Derek Wilson

Personal information
- Born: March 14, 1967 (age 59)
- Listed height: 6 ft 7 in (2.01 m)

Career information
- College: Coastal Carolina (1985–1989)
- NBA draft: 1989: undrafted
- Position: Power forward / center

Career highlights
- Big South Player of the Year (1989); 2× First Team All-Big South (1988, 1989); Anson Mount Scholar-Athlete of the Year (1989); Honorable Mention All-American (1989);

= Derek Wilson (basketball) =

American basketball player

Derek Lamont Wilson (born March 14, 1967) is an American former professional basketball player. He played four years at Coastal Carolina University (1985–1989) where he scored 1,492 career points. A 6'7" power forward / center, Wilson was named the Big South Conference Player of the Year as a junior in 1987–88. It was the first of two consecutive seasons in which Wilson was named a First Team All-Conference performer.
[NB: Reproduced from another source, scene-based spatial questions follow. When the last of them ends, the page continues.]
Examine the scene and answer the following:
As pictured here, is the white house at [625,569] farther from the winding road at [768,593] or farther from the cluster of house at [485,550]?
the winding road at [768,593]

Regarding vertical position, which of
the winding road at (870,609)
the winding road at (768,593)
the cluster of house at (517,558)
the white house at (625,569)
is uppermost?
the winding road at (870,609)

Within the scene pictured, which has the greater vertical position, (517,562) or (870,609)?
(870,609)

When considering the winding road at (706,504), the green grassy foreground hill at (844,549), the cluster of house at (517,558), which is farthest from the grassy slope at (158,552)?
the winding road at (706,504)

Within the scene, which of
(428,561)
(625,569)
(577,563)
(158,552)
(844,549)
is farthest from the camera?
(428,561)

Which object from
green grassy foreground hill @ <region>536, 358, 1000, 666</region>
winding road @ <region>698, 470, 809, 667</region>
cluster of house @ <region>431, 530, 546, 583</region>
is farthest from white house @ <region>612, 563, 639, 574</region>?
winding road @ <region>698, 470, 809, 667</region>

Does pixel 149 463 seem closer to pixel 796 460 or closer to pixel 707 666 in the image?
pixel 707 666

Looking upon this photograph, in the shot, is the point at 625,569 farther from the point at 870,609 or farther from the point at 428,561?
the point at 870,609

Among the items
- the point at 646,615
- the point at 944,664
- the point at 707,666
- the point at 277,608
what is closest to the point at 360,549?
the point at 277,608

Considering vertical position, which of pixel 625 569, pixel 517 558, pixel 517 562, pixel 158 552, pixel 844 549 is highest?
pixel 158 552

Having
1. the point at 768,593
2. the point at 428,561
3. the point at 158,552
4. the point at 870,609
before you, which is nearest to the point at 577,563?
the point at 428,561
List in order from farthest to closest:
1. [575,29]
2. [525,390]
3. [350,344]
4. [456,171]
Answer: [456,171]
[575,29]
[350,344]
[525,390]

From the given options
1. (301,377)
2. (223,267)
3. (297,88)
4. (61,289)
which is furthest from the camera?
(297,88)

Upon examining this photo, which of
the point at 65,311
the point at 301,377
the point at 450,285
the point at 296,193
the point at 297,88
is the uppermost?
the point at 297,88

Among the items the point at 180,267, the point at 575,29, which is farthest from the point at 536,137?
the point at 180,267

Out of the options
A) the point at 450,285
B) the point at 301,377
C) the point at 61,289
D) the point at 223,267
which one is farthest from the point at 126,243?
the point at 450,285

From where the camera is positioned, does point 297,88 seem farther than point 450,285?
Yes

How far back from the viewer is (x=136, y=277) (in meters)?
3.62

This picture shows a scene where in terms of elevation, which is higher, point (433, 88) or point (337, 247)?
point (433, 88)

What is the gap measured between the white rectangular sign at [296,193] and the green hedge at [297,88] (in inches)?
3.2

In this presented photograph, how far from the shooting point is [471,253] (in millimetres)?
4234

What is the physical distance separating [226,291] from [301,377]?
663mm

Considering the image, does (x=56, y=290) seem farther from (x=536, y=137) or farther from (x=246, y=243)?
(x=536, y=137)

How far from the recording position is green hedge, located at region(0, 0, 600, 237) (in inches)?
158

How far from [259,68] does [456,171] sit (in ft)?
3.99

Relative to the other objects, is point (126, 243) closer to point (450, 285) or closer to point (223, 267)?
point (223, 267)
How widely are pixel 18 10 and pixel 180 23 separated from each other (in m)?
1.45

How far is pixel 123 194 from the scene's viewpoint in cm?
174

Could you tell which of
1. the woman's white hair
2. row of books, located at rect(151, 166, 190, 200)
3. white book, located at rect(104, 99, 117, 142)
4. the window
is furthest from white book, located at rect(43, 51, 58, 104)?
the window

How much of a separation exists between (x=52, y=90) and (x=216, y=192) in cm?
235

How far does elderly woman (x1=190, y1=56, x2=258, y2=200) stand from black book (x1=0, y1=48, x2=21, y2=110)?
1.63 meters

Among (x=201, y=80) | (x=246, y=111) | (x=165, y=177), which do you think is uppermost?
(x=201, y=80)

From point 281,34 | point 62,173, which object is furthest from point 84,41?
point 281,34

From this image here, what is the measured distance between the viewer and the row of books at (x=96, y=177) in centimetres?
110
The following year, he was named an honorable mention All-American as well as the 1989 Anson Mount Scholar-Athlete of the Year.

Although he went undrafted in the 1989 NBA draft, he carved out a professional career overseas. He spent some time in Norway playing for Asker Aliens, but the majority of his expatriate career was spent in Luxembourg playing for various clubs (BBC Etzella Ettelbruck, BBC Nitia, Black Star, Bascharage).